Diop s’approprie cette représentation pour la rendre plus complexe : alors que la violence exprimée par Alfa en tuant ses ennemis suit cette logique, on se rend compte qu’elle provoque une grande détresse et en est le résultat. De plus, Diop inverse également cette vision quand il se demande qui est humain et qui est inhumain : Alfa affirme que son capitaine, Armand, est plus barbare que lui.
Diop parvient ainsi à remettre en question les représentations des soldats noirs, dictées par les stéréotypes coloniaux – pour mieux les démolir.
Pourquoi cette distinction Booker importe-t-elle ?

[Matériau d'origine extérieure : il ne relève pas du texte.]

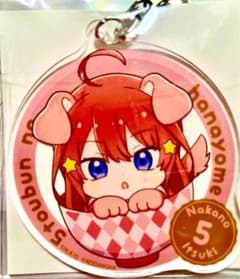 五分の花嫁Itsuki アクリルキーホルダーのサムネイル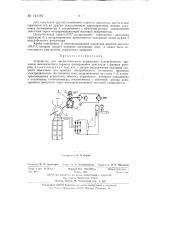 Устройство для автоматического управления центробежным приводом механического тормоза асинхронного двигателя (патент 141197)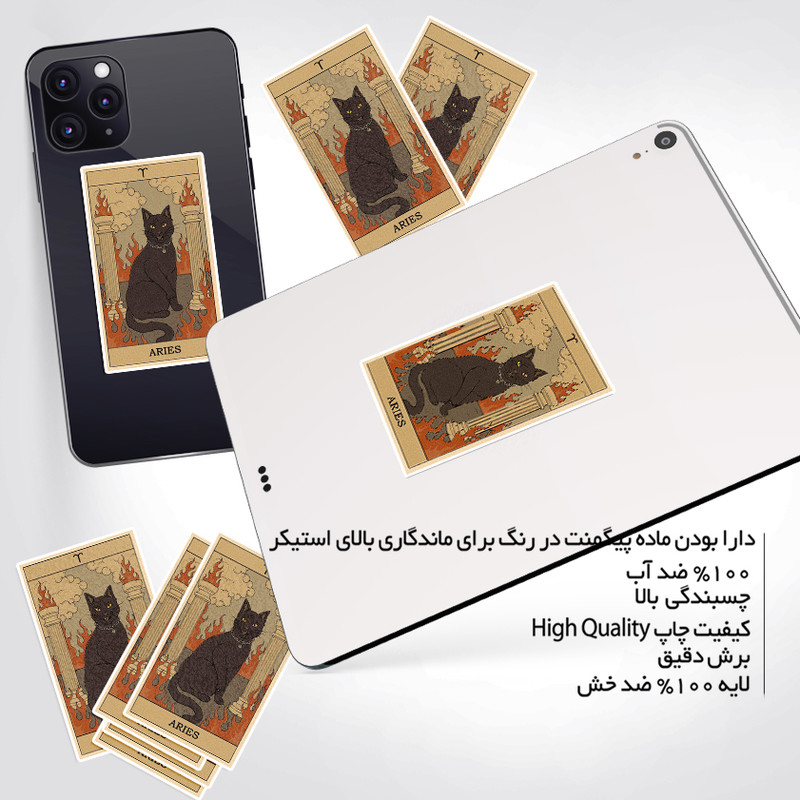 استیکر تزئینی موبایل و تبلت ماسا دیزاین مدل NW027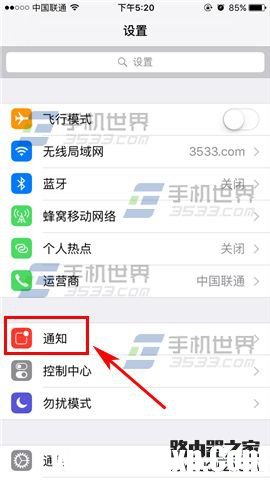 苹果iphone6s Plus怎么关闭应用推送通知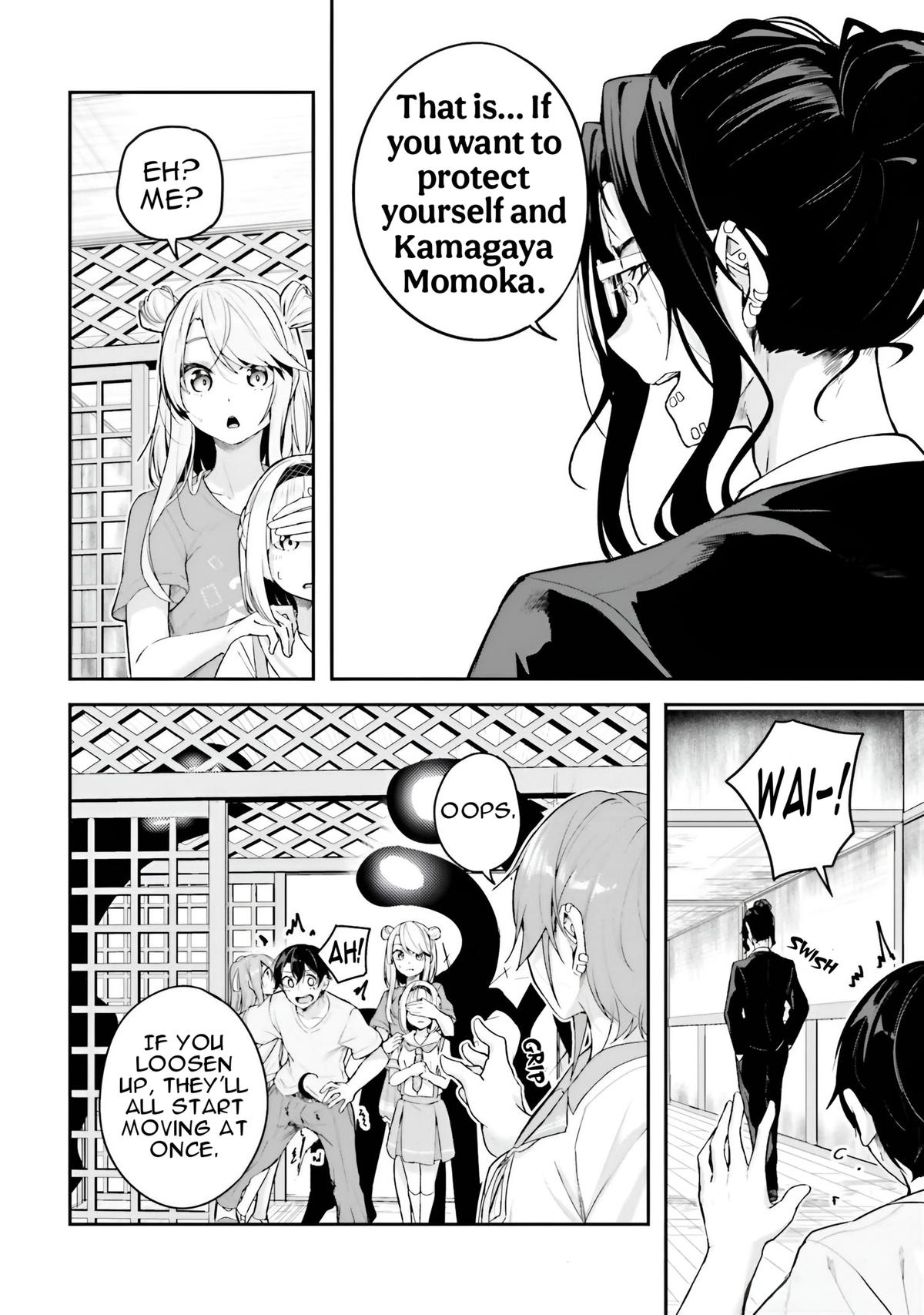 Kamikakushi no Eden Chapter 16 - Page 15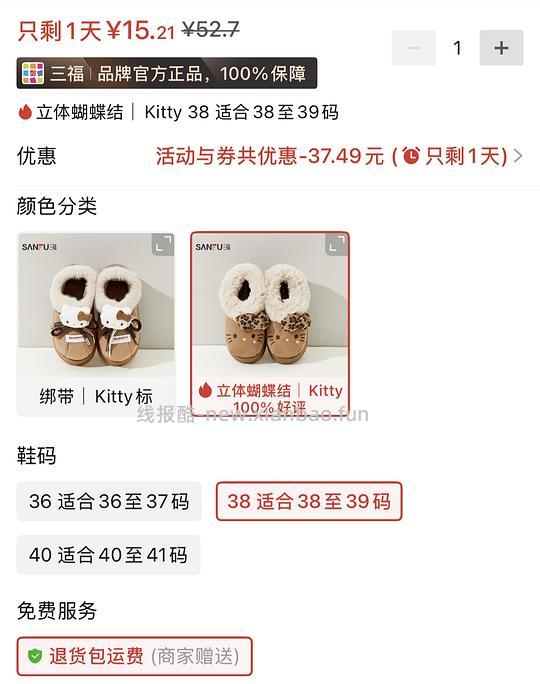 三福三丽鸥棉拖10-15r - 线报酷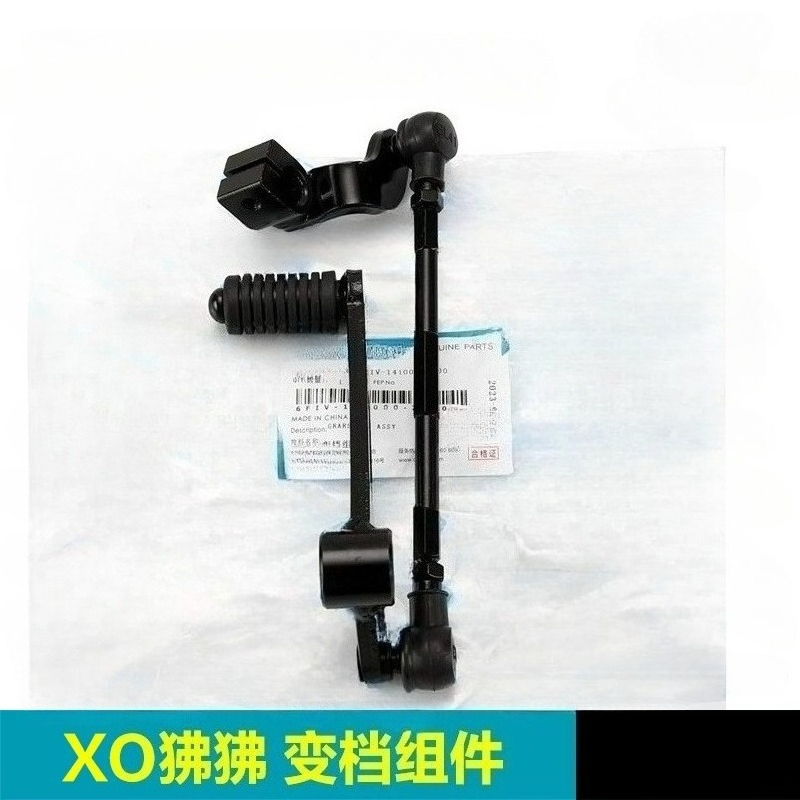 For CFMOTO XO Papio CF125-8 Ra - Motorcycle Gear Shift Pattern 评论和价格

Le fait que Diop reçoive l’International Booker Prize est particulièrement important, car “At Night All Blood is Black” dépeint une histoire typiquement française, liée aux entreprises coloniales de ce pays. Et même si le roman se concentre sur la France, il met en relation d’autres histoires, car il souligne indirectement le fait que d’autres puissances coloniales européennes ont également eu recours à des troupes coloniales pendant les guerres et ont effacé le rôle qu’elles ont joué dans leurs commémorations ultérieures.
Ce roman montre également l’importance et le pouvoir de la traduction, car Anna Moschovakis a réussi à traduire toute la beauté et l’horreur de la prose de Diop. De la même manière que Diop parvient à combiner son double héritage dans son texte, Moschovakis a permis aux lecteurs anglais de découvrir une histoire spécifique à la France, et pourtant similaire à d’autres histoires.